What we often forget is that we are ALL interdependent - none of us is independent. We love to think otherwise because fear of being controlled is too great!

CJ said...

Love this! Care does not always equal dependence. When I care for my child, that implies dependence.

When I care for my husband, that implies an adult loving relationship.

Perhaps she saw Joe as your spouse, your loving partner.


wendy said...

Don't you just hate when someone or something threatens to hijack your mood! I'm glad graciousness won out in the end, not because it makes her intention any clearer but because, regardless of her intention, you saw the grain of truth. Any one of us is lucky if we have someone to take care of us.
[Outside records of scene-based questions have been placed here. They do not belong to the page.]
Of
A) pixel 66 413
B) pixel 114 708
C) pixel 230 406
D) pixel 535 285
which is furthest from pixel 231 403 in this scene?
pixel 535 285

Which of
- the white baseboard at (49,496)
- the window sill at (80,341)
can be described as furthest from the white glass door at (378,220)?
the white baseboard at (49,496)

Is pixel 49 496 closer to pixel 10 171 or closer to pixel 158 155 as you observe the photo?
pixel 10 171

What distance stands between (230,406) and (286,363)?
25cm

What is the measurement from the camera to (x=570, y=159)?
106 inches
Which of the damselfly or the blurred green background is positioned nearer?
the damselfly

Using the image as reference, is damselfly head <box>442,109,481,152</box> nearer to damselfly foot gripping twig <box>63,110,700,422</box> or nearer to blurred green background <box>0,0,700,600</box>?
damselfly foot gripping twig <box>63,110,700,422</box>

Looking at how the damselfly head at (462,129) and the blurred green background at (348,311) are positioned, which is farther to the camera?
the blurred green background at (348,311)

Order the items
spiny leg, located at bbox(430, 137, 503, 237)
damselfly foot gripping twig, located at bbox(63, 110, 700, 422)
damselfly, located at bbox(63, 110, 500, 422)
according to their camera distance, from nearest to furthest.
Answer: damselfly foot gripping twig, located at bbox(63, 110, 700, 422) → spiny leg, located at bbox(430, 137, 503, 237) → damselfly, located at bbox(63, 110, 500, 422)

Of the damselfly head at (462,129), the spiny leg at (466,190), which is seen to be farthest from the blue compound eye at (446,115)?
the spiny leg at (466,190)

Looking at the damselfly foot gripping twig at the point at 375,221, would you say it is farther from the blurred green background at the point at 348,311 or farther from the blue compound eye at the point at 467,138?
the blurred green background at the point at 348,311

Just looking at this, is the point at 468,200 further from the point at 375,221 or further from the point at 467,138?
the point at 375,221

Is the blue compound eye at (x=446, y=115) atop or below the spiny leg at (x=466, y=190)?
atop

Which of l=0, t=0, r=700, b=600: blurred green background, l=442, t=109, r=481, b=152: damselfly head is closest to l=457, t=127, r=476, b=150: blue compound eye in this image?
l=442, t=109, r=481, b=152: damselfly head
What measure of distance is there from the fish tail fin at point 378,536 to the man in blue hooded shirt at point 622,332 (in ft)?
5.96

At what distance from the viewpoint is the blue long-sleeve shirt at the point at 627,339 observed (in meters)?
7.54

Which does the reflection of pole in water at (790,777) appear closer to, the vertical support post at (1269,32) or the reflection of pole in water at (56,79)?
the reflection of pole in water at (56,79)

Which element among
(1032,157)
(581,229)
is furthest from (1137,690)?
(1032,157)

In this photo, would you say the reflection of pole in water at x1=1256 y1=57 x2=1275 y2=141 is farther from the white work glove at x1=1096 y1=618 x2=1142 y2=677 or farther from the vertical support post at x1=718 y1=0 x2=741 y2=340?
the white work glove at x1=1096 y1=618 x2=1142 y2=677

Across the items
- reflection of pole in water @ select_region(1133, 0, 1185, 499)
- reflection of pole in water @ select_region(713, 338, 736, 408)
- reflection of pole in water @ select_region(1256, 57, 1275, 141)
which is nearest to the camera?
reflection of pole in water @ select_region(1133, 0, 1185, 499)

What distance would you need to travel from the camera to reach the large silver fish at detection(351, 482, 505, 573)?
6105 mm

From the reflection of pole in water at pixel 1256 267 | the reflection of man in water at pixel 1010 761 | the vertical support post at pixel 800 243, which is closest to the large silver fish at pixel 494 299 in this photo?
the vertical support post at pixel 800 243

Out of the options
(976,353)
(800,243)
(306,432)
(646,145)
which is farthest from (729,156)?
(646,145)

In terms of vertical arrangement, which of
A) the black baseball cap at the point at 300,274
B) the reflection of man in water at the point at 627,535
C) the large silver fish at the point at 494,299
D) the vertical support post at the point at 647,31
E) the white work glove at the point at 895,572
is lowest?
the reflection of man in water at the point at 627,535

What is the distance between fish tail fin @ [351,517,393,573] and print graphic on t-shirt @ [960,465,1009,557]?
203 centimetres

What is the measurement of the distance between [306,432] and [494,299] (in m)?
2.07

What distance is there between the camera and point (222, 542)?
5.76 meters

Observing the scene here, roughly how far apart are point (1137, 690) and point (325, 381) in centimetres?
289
How glorious to settle into be cared for.

rickismom said...

Tremendous post.
Tremendously honest.

It takes courage to battle against fear and anger. But one is a better person when they do.

Kate said...

Thats great, I need to remember that, to let Graciousness rule the day! Graciousness can beat Fear and Anger. It can I will have to remembe that.

Shan said...

Ah, well done.

Anonymous said...

I like your description of your emotions. Thats how I see them too, as little characters competing (or not) for attention.

- goddess_amy from livejournal (blogger is playing up and won't let me post with OpenID)

valya said...

Thanks for this one...I'm just found your blog and am finding it strangely relevant in my life.

Reading this, this morning, was exactly what I needed to "hear" on so very many levels.